Task goal: Reproduce the entries word for word, and omit any picture you find in them.

— begin Data excerpts —

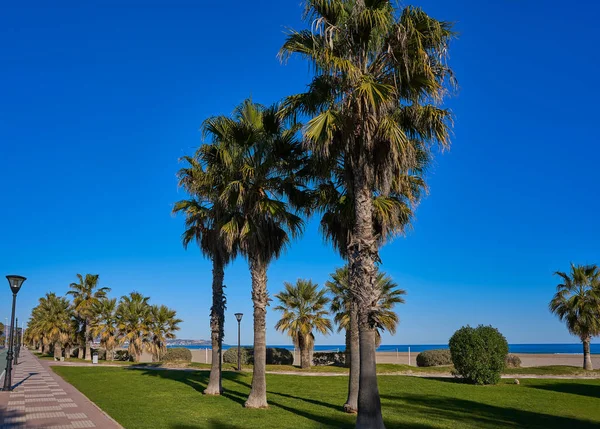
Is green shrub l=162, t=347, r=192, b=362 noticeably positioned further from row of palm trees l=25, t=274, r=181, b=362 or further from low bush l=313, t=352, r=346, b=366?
low bush l=313, t=352, r=346, b=366

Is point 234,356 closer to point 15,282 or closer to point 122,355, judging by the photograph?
point 122,355

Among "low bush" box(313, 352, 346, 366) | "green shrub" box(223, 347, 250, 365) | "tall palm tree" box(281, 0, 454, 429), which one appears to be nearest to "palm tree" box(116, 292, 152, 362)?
"green shrub" box(223, 347, 250, 365)

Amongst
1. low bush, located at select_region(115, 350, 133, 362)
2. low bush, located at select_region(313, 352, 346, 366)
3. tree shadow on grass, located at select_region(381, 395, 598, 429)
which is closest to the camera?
tree shadow on grass, located at select_region(381, 395, 598, 429)

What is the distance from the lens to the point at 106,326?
A: 149 feet

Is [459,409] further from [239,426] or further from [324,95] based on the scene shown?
[324,95]

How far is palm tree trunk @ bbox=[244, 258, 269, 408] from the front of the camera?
46.8ft

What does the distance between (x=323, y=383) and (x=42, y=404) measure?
11.4m

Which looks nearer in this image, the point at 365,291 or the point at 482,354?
the point at 365,291

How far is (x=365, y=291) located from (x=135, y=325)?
124 ft

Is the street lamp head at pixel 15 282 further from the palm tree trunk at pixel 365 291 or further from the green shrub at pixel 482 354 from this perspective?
the green shrub at pixel 482 354

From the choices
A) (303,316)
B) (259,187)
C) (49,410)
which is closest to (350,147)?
(259,187)

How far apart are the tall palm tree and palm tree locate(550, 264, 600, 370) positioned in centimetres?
2437

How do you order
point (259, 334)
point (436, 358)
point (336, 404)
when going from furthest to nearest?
1. point (436, 358)
2. point (336, 404)
3. point (259, 334)

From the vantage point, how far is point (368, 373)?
955 centimetres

— end Data excerpts —

Solution to this problem:
Is green shrub l=162, t=347, r=192, b=362 noticeably positioned further from row of palm trees l=25, t=274, r=181, b=362 or further from low bush l=313, t=352, r=346, b=366?
low bush l=313, t=352, r=346, b=366

Is point 234,356 closer to point 15,282 or closer to point 122,355, judging by the photograph?
point 122,355

Among "low bush" box(313, 352, 346, 366) | "green shrub" box(223, 347, 250, 365) | "tall palm tree" box(281, 0, 454, 429), which one appears to be nearest to "palm tree" box(116, 292, 152, 362)?
"green shrub" box(223, 347, 250, 365)

Amongst
1. low bush, located at select_region(115, 350, 133, 362)
2. low bush, located at select_region(313, 352, 346, 366)
3. tree shadow on grass, located at select_region(381, 395, 598, 429)
which is closest to the camera?
tree shadow on grass, located at select_region(381, 395, 598, 429)

What is the distance from the lens to the point at 106,326?
A: 149 feet

Is [459,409] further from [239,426] or further from [324,95] based on the scene shown?
[324,95]

How far is palm tree trunk @ bbox=[244, 258, 269, 408] from the front of the camera?
46.8ft

What does the distance between (x=323, y=383) and (x=42, y=404) measure?
11.4m

Which looks nearer in this image, the point at 365,291 or the point at 482,354?
the point at 365,291

How far is (x=365, y=291) located from (x=135, y=325)?
124 ft

Is the street lamp head at pixel 15 282 further from the palm tree trunk at pixel 365 291 or further from the green shrub at pixel 482 354 from this perspective?
the green shrub at pixel 482 354

From the choices
A) (303,316)
B) (259,187)
C) (49,410)
which is closest to (350,147)?
(259,187)

How far apart are the tall palm tree and palm tree locate(550, 264, 600, 370) positioned in centimetres?
2437

How do you order
point (259, 334)
point (436, 358)
point (336, 404)
when going from furthest to nearest?
1. point (436, 358)
2. point (336, 404)
3. point (259, 334)

From the vantage point, how far is point (368, 373)?
955 centimetres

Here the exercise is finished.